■ YOUR GOAL
Each record below should be output verbatim, without pictures.

Data records:
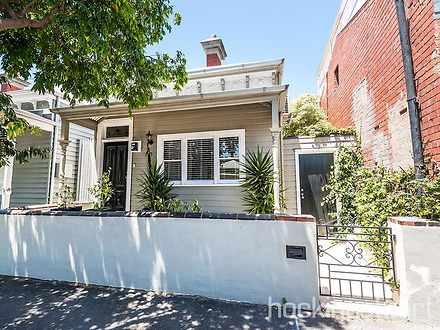 House - 220 Ross Street, Po...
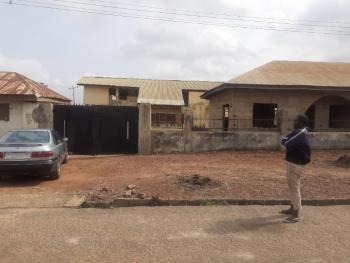 5 Bedroom Detach Duplex, Adewole Estate, Ilorin West, Kwara, Detached Duplex for Sale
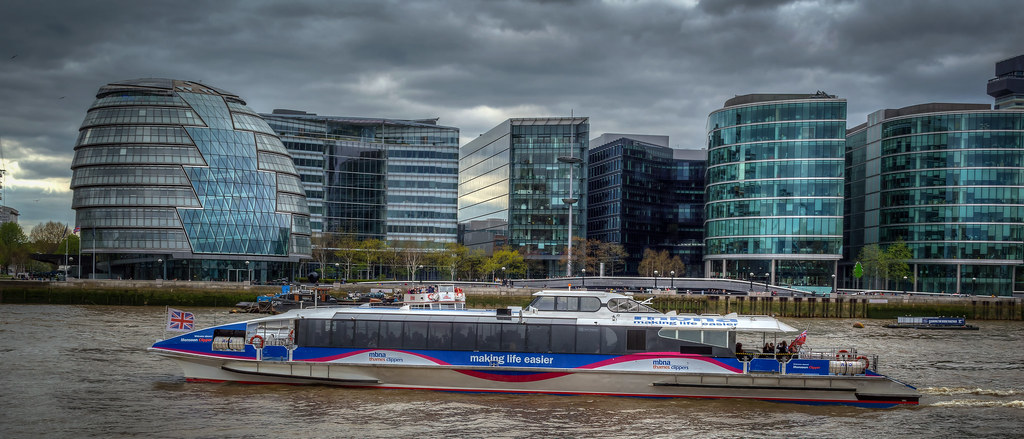 Thames River Bus, London, UK....
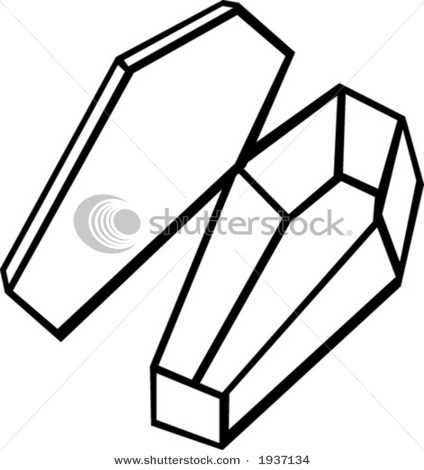 Coffin clipart mummy tomb. Collection of free download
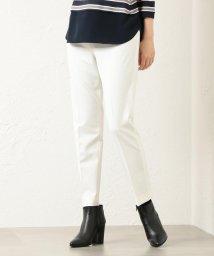 TRANSWORK/【美Slim Pants】【ウォッシャブル】チェルビックスティックパンツ/501370084
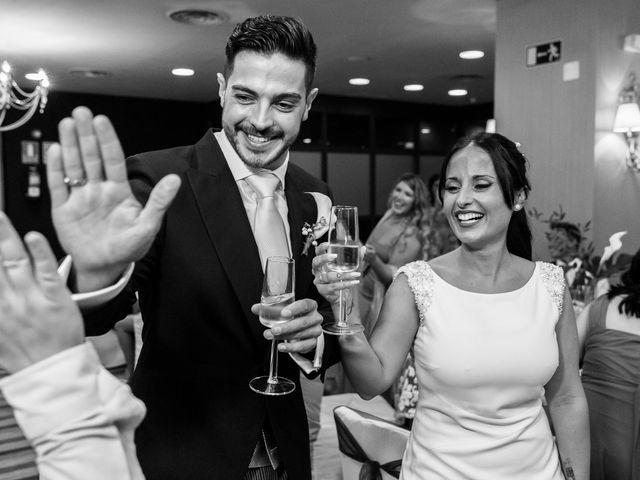 La boda de Tomás y Noelia en Madrid, Madrid 48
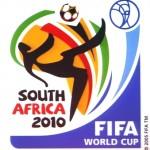 Cuanto falta para el mundial de futbol 2010?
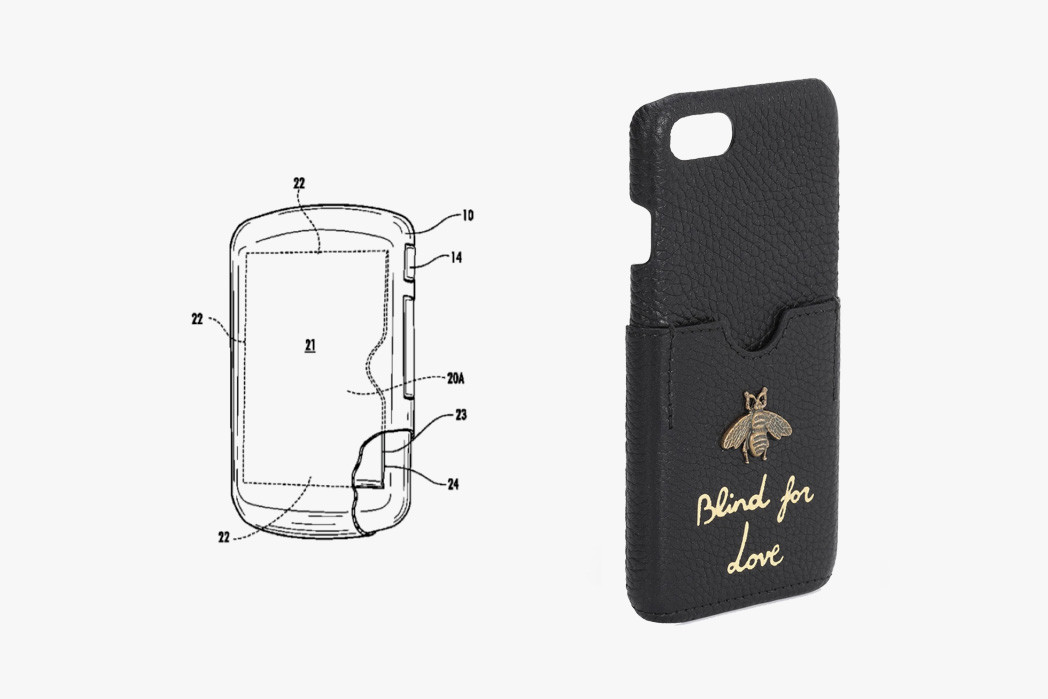 Gucci Sue lawsuit CardShark iPhone Case Patent Lawsuits Accessories card holding 8381904 utility  iPhone 7 case Animalier Bee Angry Cat Supreme Case embroidered GG Love Tiger L'Aveugle Par Amour Leather
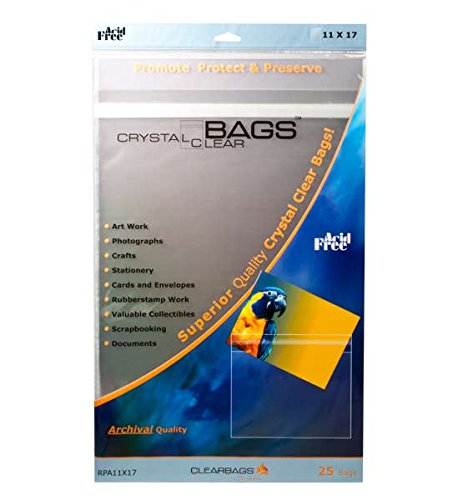 "ClearBags RPA11X17 Crystal Clear Protective Closure Bags, Retail Pack, 11"" x 17"" (Pack of 25)"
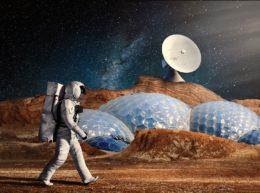 Исследование и колонизация красной планеты
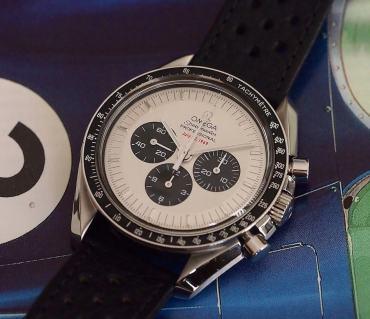 Speedmaster Apollo XI 35th Anniversary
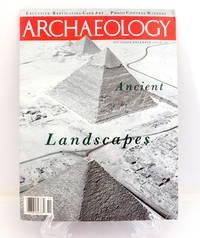 Archaeology: November / December 1991 (Vol 44 No 6)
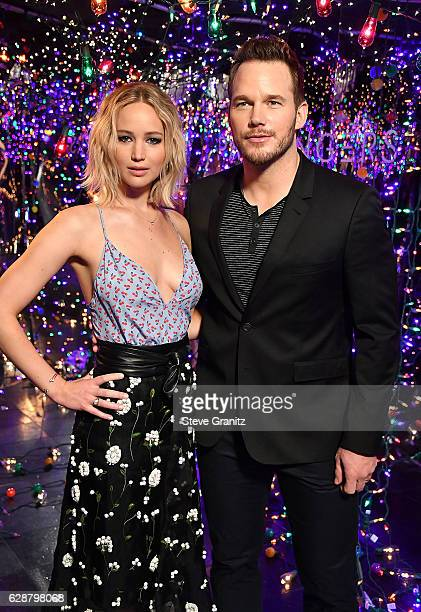 """Jennifer Lawrence, Chris Pratt at the Photo Call For Columbia Pictures' """"Passengers"""" at Four Seasons Hotel Los Angeles at Beverly Hills on December..."""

■ EXERCISE RESULT
 House - 220 Ross Street, Po...
 5 Bedroom Detach Duplex, Adewole Estate, Ilorin West, Kwara, Detached Duplex for Sale
 Thames River Bus, London, UK....
 Coffin clipart mummy tomb. Collection of free download
 TRANSWORK/【美Slim Pants】【ウォッシャブル】チェルビックスティックパンツ/501370084
 La boda de Tomás y Noelia en Madrid, Madrid 48
 Cuanto falta para el mundial de futbol 2010?
 Gucci Sue lawsuit CardShark iPhone Case Patent Lawsuits Accessories card holding 8381904 utility  iPhone 7 case Animalier Bee Angry Cat Supreme Case embroidered GG Love Tiger L'Aveugle Par Amour Leather
 "ClearBags RPA11X17 Crystal Clear Protective Closure Bags, Retail Pack, 11"" x 17"" (Pack of 25)"
 Исследование и колонизация красной планеты
 Speedmaster Apollo XI 35th Anniversary
 Archaeology: November / December 1991 (Vol 44 No 6)
 """Jennifer Lawrence, Chris Pratt at the Photo Call For Columbia Pictures' """"Passengers"""" at Four Seasons Hotel Los Angeles at Beverly Hills on December..."""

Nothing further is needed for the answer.